Dans ce dossier, comme en général, nous avons beaucoup parlé des secteurs culturels et artistiques. Nous avons également souhaité donner la parole à un autre pan du secteur : le socio-culturel, et notamment l’éducation permanente. Un billet d’humeur aiguisé de Denis Dargent, co-directeur de Présence et Action Culturelles (PAC).
Avec la pandémie, on a beaucoup parlé de « culture » ces derniers mois. Mais de quoi ou de qui parlait-on exactement ? En gros, des institutions culturelles (théâtre et autres salles de spectacle) et des artistes, réduits à l’inaction faute de public. Et comme à chaque fois, on a beaucoup moins parlé de l’action socio-culturelle, pourtant vivace, mais ignorée des médias qui s’intéressent assez peu à la vie des gens. Voilà pourquoi la Culture dont on parle s’écrit souvent avec un grand C.
Et cette fois, de quoi parle-t-on ? De l’Art. Avec un grand A. L’Art considéré comme quelque chose de sacré, de supérieur. Les « vrai·e·s artistes » étant celles et ceux qui ont été désigné·e·s comme tel·le·s par les critiques et les marchand·e·s d’Art. Leurs œuvres entraînent de la spéculation sur le marché de l’Art, elles s’achètent ou se négocient comme de simples produits de consommation. Dans ce système, l’artiste star devient une marque, ce dont raffole le milieu de l’Art qui ressemble beaucoup à celui de la publicité.

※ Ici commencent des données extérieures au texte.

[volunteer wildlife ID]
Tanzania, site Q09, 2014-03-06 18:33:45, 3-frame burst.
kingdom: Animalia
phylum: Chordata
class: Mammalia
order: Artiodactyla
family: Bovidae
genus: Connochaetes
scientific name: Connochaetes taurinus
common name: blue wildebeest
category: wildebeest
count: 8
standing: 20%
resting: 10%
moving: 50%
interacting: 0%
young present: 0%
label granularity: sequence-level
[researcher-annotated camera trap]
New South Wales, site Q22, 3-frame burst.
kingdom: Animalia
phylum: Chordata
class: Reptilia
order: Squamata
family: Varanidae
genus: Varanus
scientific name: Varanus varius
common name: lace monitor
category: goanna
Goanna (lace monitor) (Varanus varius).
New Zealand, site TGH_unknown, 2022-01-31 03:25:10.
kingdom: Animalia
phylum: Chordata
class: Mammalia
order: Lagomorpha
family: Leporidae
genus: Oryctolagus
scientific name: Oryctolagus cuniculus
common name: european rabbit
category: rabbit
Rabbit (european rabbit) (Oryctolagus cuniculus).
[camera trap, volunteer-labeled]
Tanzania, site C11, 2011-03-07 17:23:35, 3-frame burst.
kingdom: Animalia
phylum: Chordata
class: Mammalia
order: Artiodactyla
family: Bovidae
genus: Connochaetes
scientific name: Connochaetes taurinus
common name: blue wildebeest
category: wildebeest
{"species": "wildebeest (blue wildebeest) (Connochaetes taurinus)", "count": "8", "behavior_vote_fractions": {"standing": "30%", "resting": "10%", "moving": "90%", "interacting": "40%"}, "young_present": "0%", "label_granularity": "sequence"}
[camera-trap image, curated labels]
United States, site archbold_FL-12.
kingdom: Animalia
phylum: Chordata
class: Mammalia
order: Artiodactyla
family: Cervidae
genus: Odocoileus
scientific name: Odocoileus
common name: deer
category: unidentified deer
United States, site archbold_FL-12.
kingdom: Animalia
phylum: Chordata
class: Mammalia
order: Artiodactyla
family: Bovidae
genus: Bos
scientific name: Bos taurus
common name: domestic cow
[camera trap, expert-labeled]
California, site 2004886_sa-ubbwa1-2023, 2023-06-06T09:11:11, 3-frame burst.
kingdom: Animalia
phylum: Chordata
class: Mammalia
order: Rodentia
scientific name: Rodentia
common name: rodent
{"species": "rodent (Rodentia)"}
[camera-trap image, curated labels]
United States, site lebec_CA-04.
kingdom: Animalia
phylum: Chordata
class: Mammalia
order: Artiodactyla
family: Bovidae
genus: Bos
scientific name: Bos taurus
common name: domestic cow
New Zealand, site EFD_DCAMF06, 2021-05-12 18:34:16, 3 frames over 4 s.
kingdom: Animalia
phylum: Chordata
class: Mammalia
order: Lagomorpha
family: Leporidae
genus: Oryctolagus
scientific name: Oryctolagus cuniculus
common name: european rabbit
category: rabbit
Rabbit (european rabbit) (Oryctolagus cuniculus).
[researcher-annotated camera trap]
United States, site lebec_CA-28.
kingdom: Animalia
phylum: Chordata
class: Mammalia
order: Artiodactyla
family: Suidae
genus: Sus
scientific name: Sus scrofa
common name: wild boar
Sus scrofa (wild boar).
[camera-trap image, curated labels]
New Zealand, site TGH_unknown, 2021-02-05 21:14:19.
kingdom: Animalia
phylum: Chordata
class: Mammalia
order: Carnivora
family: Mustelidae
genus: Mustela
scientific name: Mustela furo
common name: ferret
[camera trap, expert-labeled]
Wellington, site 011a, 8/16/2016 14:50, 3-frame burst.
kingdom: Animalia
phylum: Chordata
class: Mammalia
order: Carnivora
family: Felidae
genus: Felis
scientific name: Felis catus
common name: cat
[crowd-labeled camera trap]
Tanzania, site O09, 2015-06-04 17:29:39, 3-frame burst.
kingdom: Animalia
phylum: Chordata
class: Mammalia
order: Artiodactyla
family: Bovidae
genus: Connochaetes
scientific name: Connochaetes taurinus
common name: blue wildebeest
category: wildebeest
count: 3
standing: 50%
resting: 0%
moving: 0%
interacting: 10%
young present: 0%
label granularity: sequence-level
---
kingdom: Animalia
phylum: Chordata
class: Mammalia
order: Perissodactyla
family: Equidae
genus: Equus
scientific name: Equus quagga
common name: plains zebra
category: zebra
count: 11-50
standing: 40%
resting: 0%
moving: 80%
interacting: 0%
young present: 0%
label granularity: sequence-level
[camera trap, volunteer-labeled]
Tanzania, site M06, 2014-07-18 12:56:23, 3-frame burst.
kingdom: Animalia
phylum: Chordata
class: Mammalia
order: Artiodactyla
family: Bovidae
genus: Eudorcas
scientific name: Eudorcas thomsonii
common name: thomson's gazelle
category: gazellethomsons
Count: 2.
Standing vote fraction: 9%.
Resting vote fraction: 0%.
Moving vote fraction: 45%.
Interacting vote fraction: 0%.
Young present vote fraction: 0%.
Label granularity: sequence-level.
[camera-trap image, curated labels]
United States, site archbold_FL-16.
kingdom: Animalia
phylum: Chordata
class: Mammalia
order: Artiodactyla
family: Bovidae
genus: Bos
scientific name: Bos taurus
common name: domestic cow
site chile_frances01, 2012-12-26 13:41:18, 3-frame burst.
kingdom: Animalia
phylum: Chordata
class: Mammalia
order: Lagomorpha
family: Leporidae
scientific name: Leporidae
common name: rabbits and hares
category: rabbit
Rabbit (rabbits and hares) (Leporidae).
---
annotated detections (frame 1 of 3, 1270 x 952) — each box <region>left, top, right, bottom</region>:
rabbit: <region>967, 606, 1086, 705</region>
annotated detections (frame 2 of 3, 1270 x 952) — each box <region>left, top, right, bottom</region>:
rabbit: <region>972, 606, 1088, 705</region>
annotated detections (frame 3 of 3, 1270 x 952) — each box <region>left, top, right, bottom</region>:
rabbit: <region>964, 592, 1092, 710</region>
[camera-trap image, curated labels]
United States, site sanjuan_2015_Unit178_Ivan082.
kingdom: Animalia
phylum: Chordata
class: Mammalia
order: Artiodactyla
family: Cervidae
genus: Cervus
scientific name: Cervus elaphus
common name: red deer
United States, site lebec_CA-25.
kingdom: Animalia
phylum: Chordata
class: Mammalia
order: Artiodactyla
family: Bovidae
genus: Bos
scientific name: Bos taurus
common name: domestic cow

Pour comprendre l’Art, il faut y avoir accès, appartenir à ce milieu. Ce qui signifie : adhérer à une théorie esthétique à la mode (autrement dit : une définition de ce qui est censé être « beau ») et en adopter les codes, le langage. Ne sera donc considéré comme artiste que celui ou celle ce qui sera connu, reconnu et labellisé par ce petit monde d’initié·e·s.
Le peuple lui, n’est pas considéré comme initié, il serait inculte par nature. Il ne possède pas les clés du royaume. Et l’enseignement me direz-vous ? Peine perdue : on n’y encourage pas l’esprit critique des individus. Les « chefs-d’œuvre de l’Art » sont déjà prescrits dans les manuels scolaires. Il ne s’agit pas d’en débattre, mais de les apprendre. Au peuple, encore lui, on demande d’admirer et de louer (au sens biblique du terme), sans participer au mystère de la création. On appelle ça la démocratisation de la Culture.
Ici, les spécialistes de la Culture se mettent à hurler : « Faites entrer l’Opéra dans les quartiers populaires et vous verrez la magie opérer ! L’Art c’est ce qui émancipe, ce qui libère ! » Mais libère de quoi au juste ? De la marchandisation de toute chose, du racisme, du sexisme, du réchauffement ou de la 5G ? Si l’art, que nous préférons avec un petit « a » peut-être porteur d’émerveillement et de transformation, ce que nous ne nions pas, il peut tout à la fois se faire complice de la domination. Ne l’oublions jamais.
Nous, quand nous parlons de culture, c’est avec un petit « c ». Ce qui, paradoxalement, en élargit le champ, au-delà des terrains balisés de la Culture. Nous, ce sont les actrices et acteurs de l’action socio-culturelle, qui défendons une idée pour laquelle le combat n’est jamais vraiment terminé. On appelle ça la démocratie culturelle. Son objet, c’est l’émancipation par la citoyenneté. Autrement dit, permettre à un individu de s’extraire de ses conditionnements (ce qui me détermine sans que j’en aie pleinement conscience) en construisant son propre regard critique sur la société. C’est une action éminemment culturelle puisqu’elle nous conduit toutes et tous à analyser et à remettre en cause ce qui colonise nos imaginaires à notre insu, de l’enfance à l’âge adulte. Ce qui est le cas, notamment, des discours de type publicitaire sur l’Art et la Culture, langues officielles des élites.
Et ne nous leurrons pas, il s’agit aussi de retrouver la voie d’un art repolitisé qui n’érige pas en valeurs le banal et les bons sentiments. Un art de rupture avec le « beau » normalisé et mondialisé qu’on cherche à nous imposer à grands coups d’évènements démesurés, auxquels il nous est demandé de participer en touristes spectatrices·teurs.
Nous revendiquons donc la liberté totale pour chacun, chacune, citoyens, citoyennes et non pas seulement « artistes », de créer en toute liberté, affranchi.es des codes, des dogmes et des traditions éprouvantes. Dans un temps historique particulièrement troublé, cette faculté de réappropriation créatrice apparaît plus que jamais comme une nécessité absolue.